Input data START

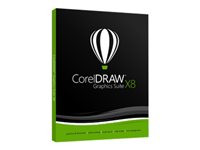 CorelDRAW Graphics Suite X8
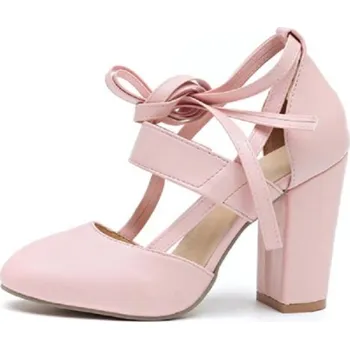 Dámské lodičky Dámské lodičky z umělé kůže růžová 39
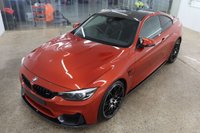 USED 2019 19 BMW M4 3.0 BiTurbo GPF Competition Coupe 2dr Petrol DCT Euro 6 (s/s) (450 ps) 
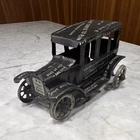 Marx Tin Litho Wind Up Old Jalopy Car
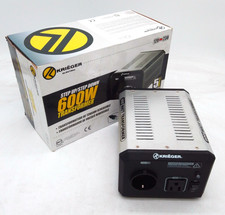 Krieger 600W Step Up Step Down Voltage Transformer Converter 110V 230V UK Plug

Input data END

■ Your assignment: Please copy exactly the lines from the one that contains "USED 2019 19" through the last line of the listing above, leaving out the pictures.

■ Exercise response:
 USED 2019 19 BMW M4 3.0 BiTurbo GPF Competition Coupe 2dr Petrol DCT Euro 6 (s/s) (450 ps) 
 Marx Tin Litho Wind Up Old Jalopy Car
 Krieger 600W Step Up Step Down Voltage Transformer Converter 110V 230V UK Plug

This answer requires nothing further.